Bingöl'deki Sarıçiçek Köyü'ne 2015 yılında düşen ve "Sarıçiçek" adı verilen gök taşının, Mars ve Jüpiter arasındaki bir asteroidden 22 milyon yıl önce koptuğunun bilimsel olarak ortaya konduğu bildirildi.
Ege Üniversitesinden yapılan açıklamaya göre, Ege Üniversitesi Fen Fakültesi Fizik Bölümü Öğretim Üyesi Doç. Dr. Ozan Ünsalan ve NASA'dan bilim insanlarının bulunduğu 79 kişilik ekip, Sarıçiçek gök taşının oluşumundan Türkiye'ye ulaşmasına kadar olan süreci araştırarak bilimsel makale haline getirdi.
"NASA- SETI Enstitüsünden Dr. Peter Jenniskens ve bir öğrencimle köydeki çalışmalarımızda 343 gök taşı örneği topladık.
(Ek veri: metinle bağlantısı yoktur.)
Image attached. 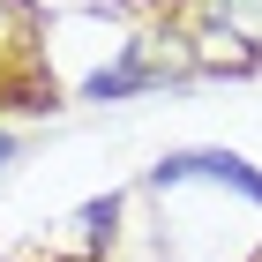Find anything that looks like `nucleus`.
Returning <instances> with one entry per match:
<instances>
[{
	"label": "nucleus",
	"mask_w": 262,
	"mask_h": 262,
	"mask_svg": "<svg viewBox=\"0 0 262 262\" xmlns=\"http://www.w3.org/2000/svg\"><path fill=\"white\" fill-rule=\"evenodd\" d=\"M180 180H232L240 195L262 202V172H247L232 150H180V158H165L158 165V187H180Z\"/></svg>",
	"instance_id": "obj_1"
},
{
	"label": "nucleus",
	"mask_w": 262,
	"mask_h": 262,
	"mask_svg": "<svg viewBox=\"0 0 262 262\" xmlns=\"http://www.w3.org/2000/svg\"><path fill=\"white\" fill-rule=\"evenodd\" d=\"M202 38H210V53L217 45L262 53V0H202Z\"/></svg>",
	"instance_id": "obj_2"
}]
</instances>
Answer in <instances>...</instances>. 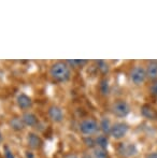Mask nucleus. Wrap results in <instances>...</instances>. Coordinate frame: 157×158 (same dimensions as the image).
<instances>
[{
  "instance_id": "obj_1",
  "label": "nucleus",
  "mask_w": 157,
  "mask_h": 158,
  "mask_svg": "<svg viewBox=\"0 0 157 158\" xmlns=\"http://www.w3.org/2000/svg\"><path fill=\"white\" fill-rule=\"evenodd\" d=\"M51 75H52L53 79H55L58 82H64L67 81L70 77V70L69 67L64 63H58L55 64L54 66L51 68L50 71Z\"/></svg>"
},
{
  "instance_id": "obj_2",
  "label": "nucleus",
  "mask_w": 157,
  "mask_h": 158,
  "mask_svg": "<svg viewBox=\"0 0 157 158\" xmlns=\"http://www.w3.org/2000/svg\"><path fill=\"white\" fill-rule=\"evenodd\" d=\"M130 112V106L126 101L123 100H118L112 106V113L116 115L118 117H125L129 114Z\"/></svg>"
},
{
  "instance_id": "obj_3",
  "label": "nucleus",
  "mask_w": 157,
  "mask_h": 158,
  "mask_svg": "<svg viewBox=\"0 0 157 158\" xmlns=\"http://www.w3.org/2000/svg\"><path fill=\"white\" fill-rule=\"evenodd\" d=\"M99 129V125L96 121L94 119H84L81 124H80V130L83 135H89L93 133L97 132Z\"/></svg>"
},
{
  "instance_id": "obj_4",
  "label": "nucleus",
  "mask_w": 157,
  "mask_h": 158,
  "mask_svg": "<svg viewBox=\"0 0 157 158\" xmlns=\"http://www.w3.org/2000/svg\"><path fill=\"white\" fill-rule=\"evenodd\" d=\"M130 79L136 85H140L147 79V71L142 67H134L130 72Z\"/></svg>"
},
{
  "instance_id": "obj_5",
  "label": "nucleus",
  "mask_w": 157,
  "mask_h": 158,
  "mask_svg": "<svg viewBox=\"0 0 157 158\" xmlns=\"http://www.w3.org/2000/svg\"><path fill=\"white\" fill-rule=\"evenodd\" d=\"M127 131H128V126L126 125V124L118 123V124H115V125L112 126L110 133H111V135L114 138V139L118 140V139H122V138L125 137Z\"/></svg>"
},
{
  "instance_id": "obj_6",
  "label": "nucleus",
  "mask_w": 157,
  "mask_h": 158,
  "mask_svg": "<svg viewBox=\"0 0 157 158\" xmlns=\"http://www.w3.org/2000/svg\"><path fill=\"white\" fill-rule=\"evenodd\" d=\"M119 154L125 157H134L138 154V148H136L134 144H122L119 146Z\"/></svg>"
},
{
  "instance_id": "obj_7",
  "label": "nucleus",
  "mask_w": 157,
  "mask_h": 158,
  "mask_svg": "<svg viewBox=\"0 0 157 158\" xmlns=\"http://www.w3.org/2000/svg\"><path fill=\"white\" fill-rule=\"evenodd\" d=\"M48 116L51 117L52 121L56 122V123H59V122H61L64 119V113L60 108L53 106L48 109Z\"/></svg>"
},
{
  "instance_id": "obj_8",
  "label": "nucleus",
  "mask_w": 157,
  "mask_h": 158,
  "mask_svg": "<svg viewBox=\"0 0 157 158\" xmlns=\"http://www.w3.org/2000/svg\"><path fill=\"white\" fill-rule=\"evenodd\" d=\"M141 114L147 119H151V121H156L157 119V111L149 104H145V106H142Z\"/></svg>"
},
{
  "instance_id": "obj_9",
  "label": "nucleus",
  "mask_w": 157,
  "mask_h": 158,
  "mask_svg": "<svg viewBox=\"0 0 157 158\" xmlns=\"http://www.w3.org/2000/svg\"><path fill=\"white\" fill-rule=\"evenodd\" d=\"M16 102H17V104H19V108L23 109V110H26V109L30 108V106H31V103H32L31 99L25 94H21L19 96H17Z\"/></svg>"
},
{
  "instance_id": "obj_10",
  "label": "nucleus",
  "mask_w": 157,
  "mask_h": 158,
  "mask_svg": "<svg viewBox=\"0 0 157 158\" xmlns=\"http://www.w3.org/2000/svg\"><path fill=\"white\" fill-rule=\"evenodd\" d=\"M28 144L32 148H39L42 144V141L39 135H37L36 133H30L28 135Z\"/></svg>"
},
{
  "instance_id": "obj_11",
  "label": "nucleus",
  "mask_w": 157,
  "mask_h": 158,
  "mask_svg": "<svg viewBox=\"0 0 157 158\" xmlns=\"http://www.w3.org/2000/svg\"><path fill=\"white\" fill-rule=\"evenodd\" d=\"M147 75L150 79H156L157 77V61L156 60L150 61L149 66H147Z\"/></svg>"
},
{
  "instance_id": "obj_12",
  "label": "nucleus",
  "mask_w": 157,
  "mask_h": 158,
  "mask_svg": "<svg viewBox=\"0 0 157 158\" xmlns=\"http://www.w3.org/2000/svg\"><path fill=\"white\" fill-rule=\"evenodd\" d=\"M22 119H23L24 124L27 126H35L38 123V119H37L36 115L32 114V113H26V114H24Z\"/></svg>"
},
{
  "instance_id": "obj_13",
  "label": "nucleus",
  "mask_w": 157,
  "mask_h": 158,
  "mask_svg": "<svg viewBox=\"0 0 157 158\" xmlns=\"http://www.w3.org/2000/svg\"><path fill=\"white\" fill-rule=\"evenodd\" d=\"M10 125L11 127H12L14 130H23L24 129V122H23V119H21V118H19V117H14V118H12L10 121Z\"/></svg>"
},
{
  "instance_id": "obj_14",
  "label": "nucleus",
  "mask_w": 157,
  "mask_h": 158,
  "mask_svg": "<svg viewBox=\"0 0 157 158\" xmlns=\"http://www.w3.org/2000/svg\"><path fill=\"white\" fill-rule=\"evenodd\" d=\"M95 143L98 145V148L105 150L108 144H109V141H108V138L105 137V135H98V137L96 138V140H95Z\"/></svg>"
},
{
  "instance_id": "obj_15",
  "label": "nucleus",
  "mask_w": 157,
  "mask_h": 158,
  "mask_svg": "<svg viewBox=\"0 0 157 158\" xmlns=\"http://www.w3.org/2000/svg\"><path fill=\"white\" fill-rule=\"evenodd\" d=\"M100 126H101V129H102V131H103L105 133H109L110 131H111V128H112L111 123H110L109 119L105 118V117L102 119V121H101Z\"/></svg>"
},
{
  "instance_id": "obj_16",
  "label": "nucleus",
  "mask_w": 157,
  "mask_h": 158,
  "mask_svg": "<svg viewBox=\"0 0 157 158\" xmlns=\"http://www.w3.org/2000/svg\"><path fill=\"white\" fill-rule=\"evenodd\" d=\"M94 156L95 158H108V153L105 150H103V148H95L94 151Z\"/></svg>"
},
{
  "instance_id": "obj_17",
  "label": "nucleus",
  "mask_w": 157,
  "mask_h": 158,
  "mask_svg": "<svg viewBox=\"0 0 157 158\" xmlns=\"http://www.w3.org/2000/svg\"><path fill=\"white\" fill-rule=\"evenodd\" d=\"M100 92L102 93L103 95H108V93H109V83H108V80H103V81H101Z\"/></svg>"
},
{
  "instance_id": "obj_18",
  "label": "nucleus",
  "mask_w": 157,
  "mask_h": 158,
  "mask_svg": "<svg viewBox=\"0 0 157 158\" xmlns=\"http://www.w3.org/2000/svg\"><path fill=\"white\" fill-rule=\"evenodd\" d=\"M97 64H98V68L100 69V71L102 73H107L109 71V66H108V64L105 60H98Z\"/></svg>"
},
{
  "instance_id": "obj_19",
  "label": "nucleus",
  "mask_w": 157,
  "mask_h": 158,
  "mask_svg": "<svg viewBox=\"0 0 157 158\" xmlns=\"http://www.w3.org/2000/svg\"><path fill=\"white\" fill-rule=\"evenodd\" d=\"M150 92L151 94L154 96V97H157V81H154L152 83L151 87H150Z\"/></svg>"
},
{
  "instance_id": "obj_20",
  "label": "nucleus",
  "mask_w": 157,
  "mask_h": 158,
  "mask_svg": "<svg viewBox=\"0 0 157 158\" xmlns=\"http://www.w3.org/2000/svg\"><path fill=\"white\" fill-rule=\"evenodd\" d=\"M4 156H6V158H15L13 153L11 152V150L9 148H6V146H4Z\"/></svg>"
},
{
  "instance_id": "obj_21",
  "label": "nucleus",
  "mask_w": 157,
  "mask_h": 158,
  "mask_svg": "<svg viewBox=\"0 0 157 158\" xmlns=\"http://www.w3.org/2000/svg\"><path fill=\"white\" fill-rule=\"evenodd\" d=\"M147 158H157V153H151L147 155Z\"/></svg>"
},
{
  "instance_id": "obj_22",
  "label": "nucleus",
  "mask_w": 157,
  "mask_h": 158,
  "mask_svg": "<svg viewBox=\"0 0 157 158\" xmlns=\"http://www.w3.org/2000/svg\"><path fill=\"white\" fill-rule=\"evenodd\" d=\"M26 157H27V158H34V156H32V154H31V153H29V152L26 153Z\"/></svg>"
},
{
  "instance_id": "obj_23",
  "label": "nucleus",
  "mask_w": 157,
  "mask_h": 158,
  "mask_svg": "<svg viewBox=\"0 0 157 158\" xmlns=\"http://www.w3.org/2000/svg\"><path fill=\"white\" fill-rule=\"evenodd\" d=\"M68 158H79L78 156H74V155H72V156H70V157H68Z\"/></svg>"
},
{
  "instance_id": "obj_24",
  "label": "nucleus",
  "mask_w": 157,
  "mask_h": 158,
  "mask_svg": "<svg viewBox=\"0 0 157 158\" xmlns=\"http://www.w3.org/2000/svg\"><path fill=\"white\" fill-rule=\"evenodd\" d=\"M0 138H1V135H0Z\"/></svg>"
}]
</instances>
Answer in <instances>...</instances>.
Bu örnekleri makalede görevli bilim insanlarına ulaştırdık. Uzmanlık alanlarına göre bilim insanları gök taşı üzerinde incelemelerde bulundu. Ortaya çok önemli sonuçlar çıktı. NASA'nın DAWN görevi kapsamında elde ettiği verilerden de yararlanarak nadir görülen bu gök taşının, Mars ve Jüpiter arasındaki 4 Vesta asteroidinin güneyindeki Rheasilvia çarpma tabanında bulunan Antonia kraterinden 22 milyon yıl önce koptuğunu tespit ettik."Makalenin başyazarlığını yapan Ünsalan, nadir görülen bu gök taşının Mars ve Jüpiter arasındaki 4 Vesta asteroidinin güneyindeki kraterden 22 milyon yıl önce koptuğunu tespit ettiklerini, bu durumun ilk kez bilimsel olarak kanıtlandığını bildirdi.
Gök taşlarının yaşı, yapısal özellikleri ve geldiği noktaya dair yaklaşık 9 yıldır meteoritler ve asteroit madenciliği üzerine çalışmalar yürüttüklerini ifade eden Ünsalan, şunları kaydetti:
"NASA- SETI Enstitüsünden Dr. Peter Jenniskens ve bir öğrencimle köydeki çalışmalarımızda 343 gök taşı örneği topladık. Bu örnekleri makalede görevli bilim insanlarına ulaştırdık. Uzmanlık alanlarına göre bilim insanları gök taşı üzerinde incelemelerde bulundu. Ortaya çok önemli sonuçlar çıktı. NASA'nın DAWN görevi kapsamında elde ettiği verilerden de yararlanarak nadir görülen bu gök taşının, Mars ve Jüpiter arasındaki 4 Vesta asteroidinin güneyindeki Rheasilvia çarpma tabanında bulunan Antonia kraterinden 22 milyon yıl önce koptuğunu tespit ettik. Bu durumu ilk kez bilimsel olarak kanıtlamış olduk."
Bingöl'e düşen gök taşının ilk oluştuğu süreçte çok daha büyük olduğunu ve dünyaya düştüğü sırada yüzde 95'inden fazlasının sürtünmeyle atmosferde parçalandığını vurgulayan Doç. Dr. Ünsalan, şu bilgileri verdi:
"Dünyaya yakın asteroidlerin bir haritası mevcut. Ülkemiz de bu konuda önemli adımlar atıyor. Birçok ilde meteor takip sistemlerimiz var. Bunu daha önce TÜBİTAK projesiyle başlatmıştık. Dünyanın atmosferine yaklaşan bir meteoridin özelliğini bilirseniz ondan kendinizi korumak için onunla nasıl mücadele edeceğinizi de bilirsiniz. 4 Vesta asteroidinden kopup da zaman içerisinde dünyamıza girebilecek olan bir takım Vesta kökenli meteoritlerle karşılaşırsak artık nasıl bir mücadele yapabileceğimizi biliyoruz."
Ege Üniversitesi Rektörü Prof. Dr. Necdet Budak da açıklamasında bilim dünyasını heyecanlandıran bu çalışmada görev üstlenen Doç. Dr. Ünsalan'ı başarısından dolayı tebrik etti.
Budak "Türk araştırmacımız üstlendiği görevle üniversitemiz ve ülke adına önemli bir başarıya imza attı ve gururumuz oldu. Ege Üniversitesi olarak bu da bize bir şey gösteriyor, Türk bilim insanları, özgüven içerisinde ülkemizin ve üniversitelerimizin adını dünyaya duyuruyor" ifadelerini kullandı.